Work to do -
Rewrite all of the records below with "photograph" swapped for "snapshot" and nothing else changed. Omit the pictures from your answer.

Records for the exercise -
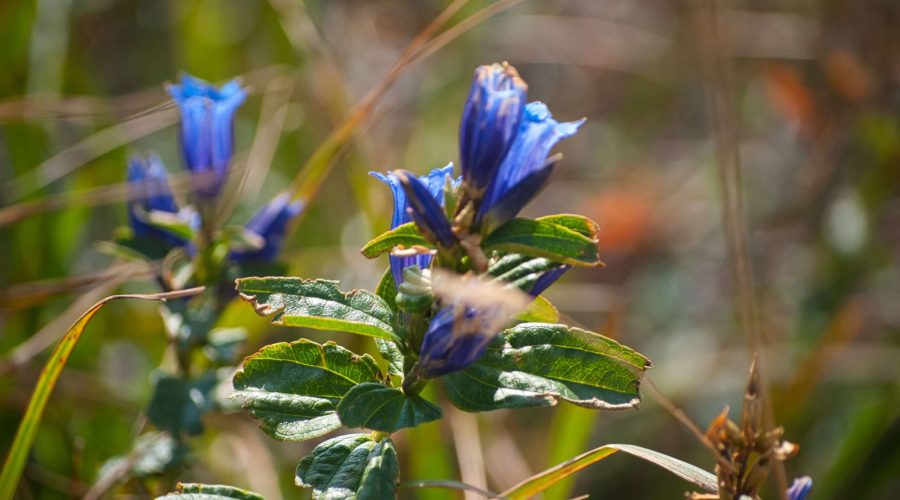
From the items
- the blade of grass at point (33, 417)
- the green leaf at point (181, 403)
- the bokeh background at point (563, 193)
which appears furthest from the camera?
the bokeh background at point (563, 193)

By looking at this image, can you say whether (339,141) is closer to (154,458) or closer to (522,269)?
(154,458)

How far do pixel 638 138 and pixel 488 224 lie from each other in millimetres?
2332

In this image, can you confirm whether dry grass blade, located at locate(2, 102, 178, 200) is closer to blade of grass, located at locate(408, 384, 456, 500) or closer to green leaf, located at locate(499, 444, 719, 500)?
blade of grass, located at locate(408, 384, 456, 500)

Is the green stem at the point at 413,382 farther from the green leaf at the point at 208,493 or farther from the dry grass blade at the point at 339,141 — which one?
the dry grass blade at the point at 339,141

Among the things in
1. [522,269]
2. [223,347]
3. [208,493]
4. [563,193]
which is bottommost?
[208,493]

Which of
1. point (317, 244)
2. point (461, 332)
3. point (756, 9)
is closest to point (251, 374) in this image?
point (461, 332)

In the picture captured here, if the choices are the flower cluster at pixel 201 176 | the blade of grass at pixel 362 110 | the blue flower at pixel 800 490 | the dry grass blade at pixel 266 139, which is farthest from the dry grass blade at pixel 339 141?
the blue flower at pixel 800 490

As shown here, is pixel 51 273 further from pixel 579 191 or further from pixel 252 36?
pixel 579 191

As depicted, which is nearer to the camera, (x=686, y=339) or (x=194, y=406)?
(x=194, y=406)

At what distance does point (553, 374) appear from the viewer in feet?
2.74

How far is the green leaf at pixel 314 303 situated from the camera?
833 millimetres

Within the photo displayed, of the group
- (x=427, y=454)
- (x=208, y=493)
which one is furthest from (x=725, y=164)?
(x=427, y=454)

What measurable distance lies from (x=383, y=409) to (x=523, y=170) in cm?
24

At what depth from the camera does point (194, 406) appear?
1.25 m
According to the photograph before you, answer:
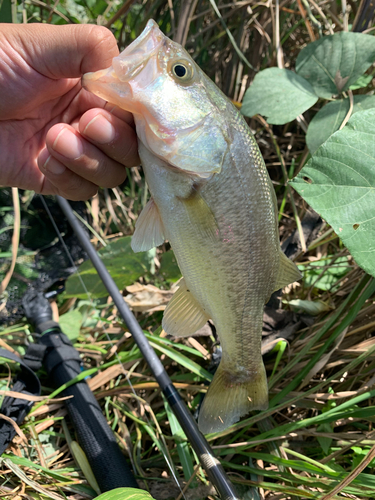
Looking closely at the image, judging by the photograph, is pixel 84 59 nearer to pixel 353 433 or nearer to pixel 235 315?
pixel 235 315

Written response -
From the items
- the blade of grass at point (33, 417)
- the green leaf at point (181, 403)
- the bokeh background at point (563, 193)
which appears furthest from the camera?
the bokeh background at point (563, 193)

By looking at this image, can you say whether (339,141) is closer to (154,458) or closer to (522,269)?
(154,458)

How far do pixel 638 138 and pixel 488 224 lie from each other in millimetres?
2332

In this image, can you confirm whether dry grass blade, located at locate(2, 102, 178, 200) is closer to blade of grass, located at locate(408, 384, 456, 500) or closer to green leaf, located at locate(499, 444, 719, 500)?
blade of grass, located at locate(408, 384, 456, 500)

Is the green stem at the point at 413,382 farther from the green leaf at the point at 208,493 or farther from the dry grass blade at the point at 339,141 — which one?
the dry grass blade at the point at 339,141

Among the things in
1. [522,269]
2. [223,347]
3. [208,493]
4. [563,193]
which is bottommost?
[208,493]

Which of
1. point (317, 244)
2. point (461, 332)
3. point (756, 9)
is closest to point (251, 374) in this image?
point (461, 332)

In the picture captured here, if the choices are the flower cluster at pixel 201 176 | the blade of grass at pixel 362 110 | the blue flower at pixel 800 490 | the dry grass blade at pixel 266 139, which is farthest from the dry grass blade at pixel 339 141?
the blue flower at pixel 800 490

As shown here, is pixel 51 273 further from pixel 579 191 or further from pixel 252 36?
pixel 579 191

As depicted, which is nearer to the camera, (x=686, y=339) or (x=194, y=406)?
(x=194, y=406)

At what distance does point (553, 374) appear from the viewer in feet?
2.74

How far is the green leaf at pixel 314 303 situated from the camera?
833 millimetres

Within the photo displayed, of the group
- (x=427, y=454)
- (x=208, y=493)
which one is furthest from (x=725, y=164)?
(x=427, y=454)

What measurable distance lies from (x=383, y=409) to (x=523, y=170) in cm?
24

At what depth from the camera does point (194, 406) appear?
1.25 m
According to the snapshot before you, answer:
Looking closely at the image, judging by the snapshot, is pixel 84 59 nearer to pixel 353 433 or nearer to pixel 235 315?
pixel 235 315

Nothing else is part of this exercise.